J’ai finalement décidé de t’envoyer un peu d’aide, un signe pour te mettre sur notre piste. Cette personne à qui tu as demandé d’aller aux archives n’a pas trouvé le document que tu souhaitais. Alors je lui ai glissé sous les yeux notre contrat de mariage (1754) à Jean et moi et lui ai soufflé de te le donner, même si cela n’avait aucun rapport avec le sujet de ta demande initiale.

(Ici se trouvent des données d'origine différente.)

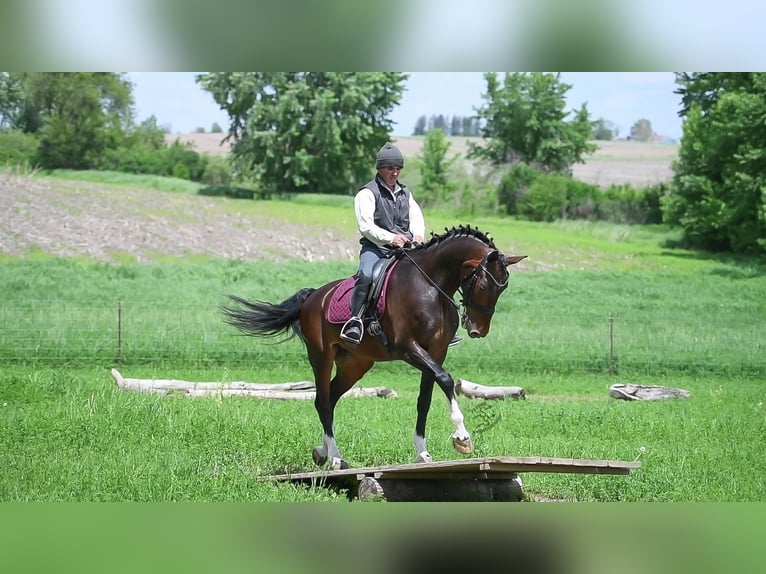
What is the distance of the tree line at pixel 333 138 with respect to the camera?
24.6 meters

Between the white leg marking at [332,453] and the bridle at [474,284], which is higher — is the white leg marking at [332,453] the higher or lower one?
the lower one

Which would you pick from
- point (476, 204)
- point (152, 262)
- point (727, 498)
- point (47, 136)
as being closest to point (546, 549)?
point (727, 498)

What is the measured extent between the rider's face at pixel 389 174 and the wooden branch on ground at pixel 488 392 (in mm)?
5440

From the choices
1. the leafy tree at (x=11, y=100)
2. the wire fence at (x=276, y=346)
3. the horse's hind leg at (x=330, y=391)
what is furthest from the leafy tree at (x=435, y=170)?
the horse's hind leg at (x=330, y=391)

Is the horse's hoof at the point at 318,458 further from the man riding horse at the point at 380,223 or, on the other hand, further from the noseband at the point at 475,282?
the noseband at the point at 475,282

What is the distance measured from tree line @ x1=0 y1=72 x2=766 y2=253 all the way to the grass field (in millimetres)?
1384

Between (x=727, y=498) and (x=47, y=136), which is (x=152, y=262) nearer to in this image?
(x=47, y=136)

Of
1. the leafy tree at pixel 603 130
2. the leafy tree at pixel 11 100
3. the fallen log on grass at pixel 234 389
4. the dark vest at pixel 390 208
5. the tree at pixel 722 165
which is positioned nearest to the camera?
the dark vest at pixel 390 208

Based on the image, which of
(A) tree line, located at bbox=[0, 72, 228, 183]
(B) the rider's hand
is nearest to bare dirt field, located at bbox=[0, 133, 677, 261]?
(A) tree line, located at bbox=[0, 72, 228, 183]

Et là, lorsque tu as lu … Tu savais enfin que moi, une autre Jeanne POUPARD, j’avais épousé un autre Jean BARRICAULT. Tu ne me connaissais pas, tu ne savais pas que nous étions deux cousines à porter les mêmes prénom et nom. Certes tu savais qu’il y avait deux Jean, l’oncle et le neveu, mais tu n’avais trouvé qu’un seul mariage… Je t’ai vu alors reprendre tous les actes de naissance des enfants, un par un. Noter tous les détails et tu as réussi à nous attribuer à chacun nos enfants respectifs. Pour Jean et moi : Louis (1757), François (1758), Pierre (1759), Magdeleine Jeanne (1762), Jean (1764), Jeanne (1767), Marie Anne (1770), Anne (1772) et Joseph Marie (1775). Et pour Jean et Jeanne : Jeanne, Jean, Louis, Jacques, André, Pierre, Marie Françoise, Marie Magdeleine, Marie Anne et François Isaac. Il te manque encore quelques dates concernant notre vie, mais je n’ai aucun doute je sais que tu les trouveras.
Je te vois depuis tant de temps remonter de générations en générations, prendre du plaisir à découvrir un à un tes ancêtres. Au regard de certains de tes compères, tu ne vas pas bien vite mais tu essaies toujours à chaque rencontre avec un aïeul de connaître le plus de détails possible sur sa vie. Je conçois que ce n’est pas facile car nous ne sommes, pour la grande majorité, que des agriculteurs, laboureurs, bordiers, métayers et tu ne trouveras pratiquement aucun évènement à sensation nous concernant.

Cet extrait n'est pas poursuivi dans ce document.